Keywords: caries, tertiary dentin, primary tooth, trace metals, zinc, metalloprotease

Introduction

Silver diamine fluoride (SDF) is a dental biomaterial that is used as a cariostatic agent and as a treatment for dentin hypersensitivity (Crystal and Niederman 2019). Topical application of SDF to carious lesions can be performed in a few minutes without the need for anesthetics or sedatives (Horst et al. 2016), and the use of SDF is a key strategy in minimally invasive dentistry, particularly in the pediatric population (Frencken et al. 2012). In 2017, the American Academy of Pediatric Dentistry provided evidenced-based recommendations for the use of 38% SDF to arrest cavitated carious lesions on primary teeth (Crystal et al. 2017) but highlighted the need for further studies to understand the cariostatic efficacy of SDF.

Despite the clinical effectiveness of SDF in arresting caries (Chu et al. 2002; Llodra et al. 2005; Yee et al. 2009; Zhi et al. 2012; Crystal et al. 2017; Slayton et al. 2018; Urquhart et al. 2019), the mechanism of SDF action is not fully understood (Zhao et al. 2018). The traditional understanding is that the silver component of SDF provides antibacterial activity while the fluoride component helps remineralize the carious dentin (Crystal and Niederman 2019). In vitro, ex vivo, and in vivo research, however, has suggested a more complex and nuanced mechanism of action of SDF. SDF effects on dentin have primarily been studied with ex vivo models. It has been suggested that silver compounds occluded dentinal tubules in carious lesions and in turn inhibited the progression of microbial species into dentin, thereby preventing acid diffusion through the tubules (Shah et al. 2014). Metallic silver and silver chloride have been found in dentin specimens treated with SDF (Mei et al. 2012; Yu et al. 2018).

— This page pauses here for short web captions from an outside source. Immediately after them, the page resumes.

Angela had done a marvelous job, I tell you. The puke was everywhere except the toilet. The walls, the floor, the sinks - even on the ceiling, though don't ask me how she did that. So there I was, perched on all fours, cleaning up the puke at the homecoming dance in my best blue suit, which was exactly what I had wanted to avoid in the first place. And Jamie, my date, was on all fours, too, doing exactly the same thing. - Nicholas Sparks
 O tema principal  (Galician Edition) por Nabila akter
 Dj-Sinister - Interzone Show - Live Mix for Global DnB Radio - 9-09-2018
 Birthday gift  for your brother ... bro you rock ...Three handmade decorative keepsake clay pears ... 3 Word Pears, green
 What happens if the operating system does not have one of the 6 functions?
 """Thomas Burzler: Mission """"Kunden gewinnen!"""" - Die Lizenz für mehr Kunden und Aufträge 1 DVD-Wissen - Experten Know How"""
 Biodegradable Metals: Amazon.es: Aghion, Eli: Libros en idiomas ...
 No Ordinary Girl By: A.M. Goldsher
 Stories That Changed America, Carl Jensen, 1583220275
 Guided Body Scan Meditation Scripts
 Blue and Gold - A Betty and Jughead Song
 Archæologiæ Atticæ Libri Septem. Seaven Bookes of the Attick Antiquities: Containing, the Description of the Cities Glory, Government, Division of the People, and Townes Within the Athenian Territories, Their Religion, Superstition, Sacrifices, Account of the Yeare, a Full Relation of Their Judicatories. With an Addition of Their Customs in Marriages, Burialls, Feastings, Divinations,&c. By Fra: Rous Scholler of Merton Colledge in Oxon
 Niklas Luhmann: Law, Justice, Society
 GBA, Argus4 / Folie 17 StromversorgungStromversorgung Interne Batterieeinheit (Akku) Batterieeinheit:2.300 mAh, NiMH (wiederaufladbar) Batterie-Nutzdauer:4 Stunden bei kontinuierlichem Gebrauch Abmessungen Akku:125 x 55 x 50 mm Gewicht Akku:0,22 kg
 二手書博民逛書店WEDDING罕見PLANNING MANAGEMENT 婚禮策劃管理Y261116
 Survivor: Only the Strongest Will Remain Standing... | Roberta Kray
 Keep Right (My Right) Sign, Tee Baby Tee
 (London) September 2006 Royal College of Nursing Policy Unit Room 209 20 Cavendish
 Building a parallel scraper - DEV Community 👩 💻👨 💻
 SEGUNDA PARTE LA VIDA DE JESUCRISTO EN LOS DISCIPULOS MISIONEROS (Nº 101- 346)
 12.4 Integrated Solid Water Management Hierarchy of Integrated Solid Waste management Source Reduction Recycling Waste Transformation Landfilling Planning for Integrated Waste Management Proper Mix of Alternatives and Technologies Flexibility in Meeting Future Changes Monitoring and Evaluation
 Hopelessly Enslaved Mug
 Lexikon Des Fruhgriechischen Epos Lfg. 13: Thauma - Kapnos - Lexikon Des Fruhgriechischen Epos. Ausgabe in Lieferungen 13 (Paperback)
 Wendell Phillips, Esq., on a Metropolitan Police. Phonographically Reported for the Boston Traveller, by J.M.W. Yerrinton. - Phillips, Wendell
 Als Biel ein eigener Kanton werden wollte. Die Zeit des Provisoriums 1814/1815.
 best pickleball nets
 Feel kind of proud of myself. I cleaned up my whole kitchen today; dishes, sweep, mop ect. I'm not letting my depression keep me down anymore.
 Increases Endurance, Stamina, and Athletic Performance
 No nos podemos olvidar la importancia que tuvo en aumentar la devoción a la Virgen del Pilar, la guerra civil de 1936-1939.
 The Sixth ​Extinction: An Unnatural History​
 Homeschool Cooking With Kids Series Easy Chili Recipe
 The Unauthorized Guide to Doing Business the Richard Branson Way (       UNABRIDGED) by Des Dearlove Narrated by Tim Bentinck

Specifically, silver was observed in dentin tubules in isolated dentin or enamel specimens treated with SDF (Yu et al. 2018; Sayed et al. 2019) and in extracted teeth treated with SDF ex vivo (Willershausen et al. 2015; Seto et al. 2020). Recent studies also examined the interaction of the silver component of SDF with dentin. SDF has been shown to react with hydroxyapatite to form calcium fluoride, fluoroapatite, and insoluble silver phosphate, thereby increasing dentin hardness and resistance to acid dissolution or demineralization (Suzuki et al. 1974; Shah et al. 2014). SDF has additionally been shown to inhibit the function of matrix metalloproteases (MMPs). MMPs degrade collagen in dentin, and loss of their function is thought to facilitate dentin remineralization (Zhao et al. 2018).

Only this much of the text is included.